Dün sabah:
- 'Defne ölmüş' dedi annem..
- 'Şaka yapıyorsun anne ve hiç komik değil' dedim..
- 'Ciddiyim' diye ekledi ( keşke eklemeseydi)
Bu ölümden bir süre önce Halil ile konuşurken Defne'den bahsediyorduk.. Magazin olsun ya da aaa uzun zamandır medya dünyasını eleştirmedik diye değil, öylesine açılmıştı mevzu.. Melez bir kız işte; güzel bir fiziği var.. Hamilelikten kalma kilolarını nasılda hemencecik vermiş.. Özel bir kanalda yayınlanan o dans yarışmasında, birinci olamayacak belki ama facebook veya twitter sakinleri nasılsa eleştirmeye kaldıkları yerden devam ederler onu...
İşte tam bu noktada ip sıkıca bağlandığı yerden koptu ve dans bitti...
Ölüm tekrar ama tekrar gözümüzün içine sokuldu.. Sahi ölecek miyiz biz?
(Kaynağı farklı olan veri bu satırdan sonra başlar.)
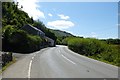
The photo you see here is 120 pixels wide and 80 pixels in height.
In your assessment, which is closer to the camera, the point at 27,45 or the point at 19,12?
the point at 27,45

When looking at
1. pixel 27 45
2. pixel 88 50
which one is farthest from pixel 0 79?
pixel 27 45

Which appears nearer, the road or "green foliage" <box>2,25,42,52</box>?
the road

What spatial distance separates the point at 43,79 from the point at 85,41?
42.8 metres

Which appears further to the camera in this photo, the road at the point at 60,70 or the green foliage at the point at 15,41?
the green foliage at the point at 15,41

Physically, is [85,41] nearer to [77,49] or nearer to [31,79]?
[77,49]

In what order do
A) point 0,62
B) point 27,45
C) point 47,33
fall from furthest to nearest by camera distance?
point 47,33
point 27,45
point 0,62

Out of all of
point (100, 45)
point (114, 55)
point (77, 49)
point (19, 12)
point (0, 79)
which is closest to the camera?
point (0, 79)

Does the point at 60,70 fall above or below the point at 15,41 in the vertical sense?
above

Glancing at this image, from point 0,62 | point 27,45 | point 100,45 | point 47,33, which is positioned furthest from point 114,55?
point 47,33

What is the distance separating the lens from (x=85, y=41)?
57594 mm

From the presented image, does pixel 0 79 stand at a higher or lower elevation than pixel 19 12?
lower

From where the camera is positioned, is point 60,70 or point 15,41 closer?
point 60,70

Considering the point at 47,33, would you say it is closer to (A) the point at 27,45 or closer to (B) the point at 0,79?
(A) the point at 27,45

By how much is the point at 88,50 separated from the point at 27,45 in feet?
42.9
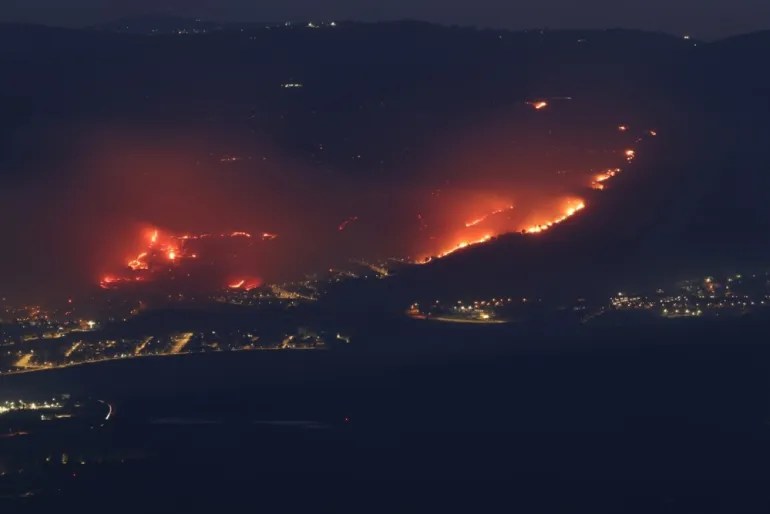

Eğer böyle olacaksa ben sıranın en başına geçmek istiyorum, oyun bozanlık istemiyorum, arkamdakiler yerimi kapamazlar.. Ölüm böyle beter bir şey işte; herkes sıranın başına geçme peşinde.. Çünkü 'bu herkes' kendi ölümlerinden çok, sevdiklerini yitirmenin derdinde.. Biz cenazeye açık bir aileyiz aslında; en son dedemi kaybettiğimde bunu daha iyi anlamıştım.. Bir anne tarafımdan alıyor, bir baba tarafımdan... Halil de yabancı değil, bu tarz ölümlere.. Yani; ölüm tanıdık yüzünü göstermekten çekinmeyen bir arsız...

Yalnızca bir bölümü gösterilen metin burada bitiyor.